Fachada do Supremo Tribunal Federal, que é a mais alta instância do poder judiciário brasileiro, e acumula tanto competências típicas de uma suprema corte, ou seja, um tribunal de última instância, como de um tribunal constitucional, que seria aquele que julga questões de constitucionalidade independentemente de litígios concretos.

O Podemos irá entrar com ação direta de inconstitucionalidade (ADI) contra duas leis aprovadas recentemente no Congresso Nacional: Abuso de Autoridade e a Lei dos Partidos. “Nós não conformados com essas leis estamos entrando no Judiciário questionando pontos que podem prejudicar o avanço do nosso país”, explicou a presidente do partido Renata Abreu (SP).

O líder da sigla no Senado, Alvaro Dias (PR), afirmou que este “é o ato final” do partido neste ano. “O povo brasileiro jamais admitiu que o Congresso Nacional contribuísse para retrocessos deploráveis no combate à corrupção e o projeto de lei do abuso de autoridade é um retrocesso deplorável”, disse Alvaro.

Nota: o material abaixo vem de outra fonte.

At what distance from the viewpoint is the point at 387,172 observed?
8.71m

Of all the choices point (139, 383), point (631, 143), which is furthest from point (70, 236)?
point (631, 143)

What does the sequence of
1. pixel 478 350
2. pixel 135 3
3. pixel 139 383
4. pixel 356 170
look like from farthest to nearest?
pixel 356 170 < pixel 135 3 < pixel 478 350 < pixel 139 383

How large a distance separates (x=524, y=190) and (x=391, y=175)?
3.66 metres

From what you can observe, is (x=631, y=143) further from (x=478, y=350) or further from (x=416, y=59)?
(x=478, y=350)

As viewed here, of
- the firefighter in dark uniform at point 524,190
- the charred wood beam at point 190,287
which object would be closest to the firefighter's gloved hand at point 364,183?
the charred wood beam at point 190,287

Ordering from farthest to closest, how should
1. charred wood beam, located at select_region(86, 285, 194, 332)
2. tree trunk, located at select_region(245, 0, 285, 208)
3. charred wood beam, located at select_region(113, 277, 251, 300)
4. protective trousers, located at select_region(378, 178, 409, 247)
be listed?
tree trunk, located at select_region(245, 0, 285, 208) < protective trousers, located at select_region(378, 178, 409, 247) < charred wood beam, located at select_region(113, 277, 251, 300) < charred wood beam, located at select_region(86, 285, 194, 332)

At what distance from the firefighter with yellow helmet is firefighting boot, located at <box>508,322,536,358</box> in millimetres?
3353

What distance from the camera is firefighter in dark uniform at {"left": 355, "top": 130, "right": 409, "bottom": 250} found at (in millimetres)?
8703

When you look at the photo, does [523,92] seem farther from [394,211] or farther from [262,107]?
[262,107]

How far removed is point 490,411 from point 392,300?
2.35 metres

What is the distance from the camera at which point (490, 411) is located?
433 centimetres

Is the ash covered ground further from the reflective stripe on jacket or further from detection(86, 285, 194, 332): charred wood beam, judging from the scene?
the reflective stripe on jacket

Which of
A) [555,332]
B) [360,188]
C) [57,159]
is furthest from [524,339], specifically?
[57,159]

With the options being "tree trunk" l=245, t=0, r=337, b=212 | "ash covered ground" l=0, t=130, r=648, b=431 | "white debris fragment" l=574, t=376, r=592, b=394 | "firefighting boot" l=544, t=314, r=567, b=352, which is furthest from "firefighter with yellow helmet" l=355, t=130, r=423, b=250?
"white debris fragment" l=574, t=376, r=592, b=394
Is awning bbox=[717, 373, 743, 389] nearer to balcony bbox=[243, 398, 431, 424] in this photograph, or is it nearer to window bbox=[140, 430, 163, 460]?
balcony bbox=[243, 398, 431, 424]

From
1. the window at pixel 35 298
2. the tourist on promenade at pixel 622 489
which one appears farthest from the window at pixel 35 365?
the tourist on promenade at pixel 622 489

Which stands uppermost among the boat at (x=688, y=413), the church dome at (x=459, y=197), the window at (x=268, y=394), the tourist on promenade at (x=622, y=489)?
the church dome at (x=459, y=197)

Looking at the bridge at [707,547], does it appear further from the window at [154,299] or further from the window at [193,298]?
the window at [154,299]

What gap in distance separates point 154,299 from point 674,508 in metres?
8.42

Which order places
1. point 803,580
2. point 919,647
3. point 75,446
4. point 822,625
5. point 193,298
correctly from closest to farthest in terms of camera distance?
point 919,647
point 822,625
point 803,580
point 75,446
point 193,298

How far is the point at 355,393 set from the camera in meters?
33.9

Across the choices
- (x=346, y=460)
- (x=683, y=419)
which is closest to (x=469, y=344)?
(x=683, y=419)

A estratégia é recuperar na justiça aquilo que o Podemos classifica como retrocesso aprovado pelo legislativo. “Quando os nossos recursos se esgotam no âmbito legislativo para atender a um clamor popular, só nos resta recorrermos ao Supremo Tribunal Federal (STF) que o intérprete maior da Constituição”, disse o líder.

Alvaro também reitera que o partido irá lutar no STF para derrubar o Fundão. “O que mais pega é o Fundão Eleitoral, o que mais irrita, o que mais revolta a população”.

A promessa dos parlamentares é que as duas ADIs sejam impetradas nesta quarta-feira (18).

Uma ação direta de inconstitucionalidade é uma ação jurídica para questionar se uma norma aprovada é ou não constitucional e cabe ao Supremo, como guardião máximo da Constituição, fazer este julgamento.